### Excerpted passage

I tried using the ps_set function but as I suspected it is designed for constant immediate values, if I try and use variables then it flips back to FP mode and breaks, also slows it down alot.
The floor function on the other hand is good, get a few percent speed increase, don't need to change the rounding mode, and the results are more accurate (the difference from the non-sse version is 1/6 what it was previously). Thanks alot!
So far, for my setup, the performance seems to level off at about 3.15 times faster than the standard version as the sample size tends towards extremely large (20mil+). Even at 10,000 samples it still seems to hover around 3 times faster, but using SDL_GetTicks for a sample that small isn't really accurate enough.
I have uploaded the new version here:
http://billw.atwebpages.com/Fractal_Noise17_06_08.rar
I also quickly implemented the FBM spectral composer, which currently shows a performance gain of a more modest ~2x.

######

List of tasks
1 – According to the post, about how many times faster than the standard version does performance level off at for very large sample sizes?
2 – Reproduce the post from "The floor function" to "more modest ~2x.".
The data after this comes from a different source.

### Data

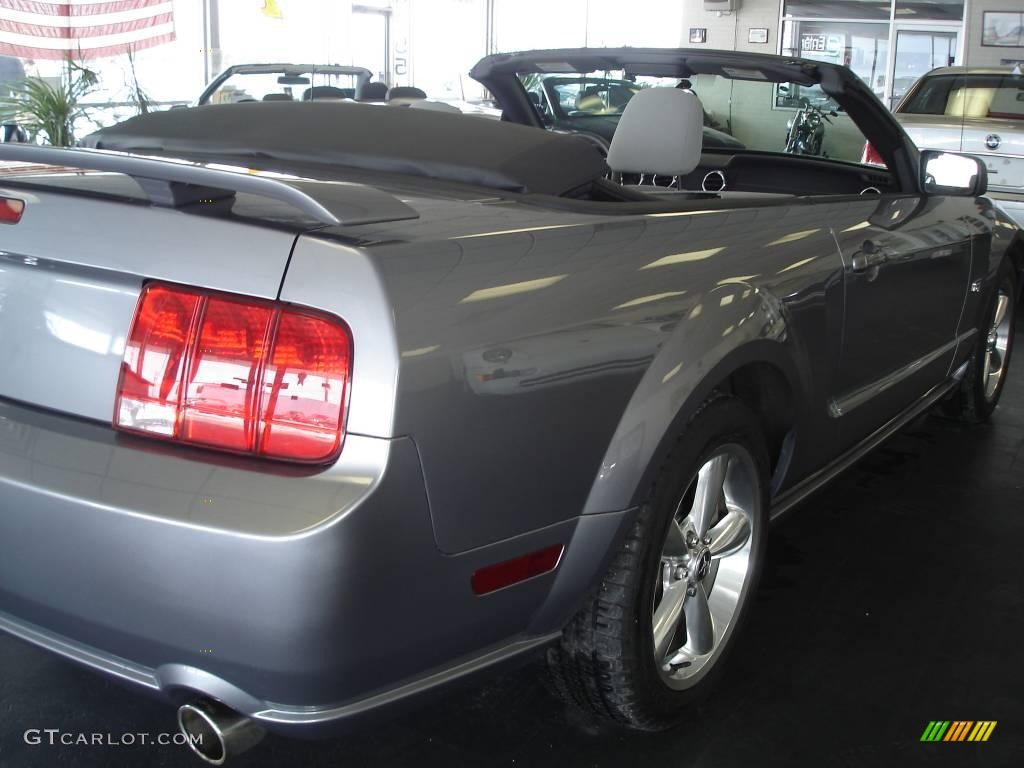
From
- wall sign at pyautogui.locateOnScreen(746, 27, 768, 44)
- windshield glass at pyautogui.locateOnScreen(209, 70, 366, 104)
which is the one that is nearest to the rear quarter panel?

######

Solved problems
1 – About 3.15 times faster.

2 –
The floor function on the other hand is good, get a few percent speed increase, don't need to change the rounding mode, and the results are more accurate (the difference from the non-sse version is 1/6 what it was previously). Thanks alot!
So far, for my setup, the performance seems to level off at about 3.15 times faster than the standard version as the sample size tends towards extremely large (20mil+). Even at 10,000 samples it still seems to hover around 3 times faster, but using SDL_GetTicks for a sample that small isn't really accurate enough.
I have uploaded the new version here:
http://billw.atwebpages.com/Fractal_Noise17_06_08.rar
I also quickly implemented the FBM spectral composer, which currently shows a performance gain of a more modest ~2x.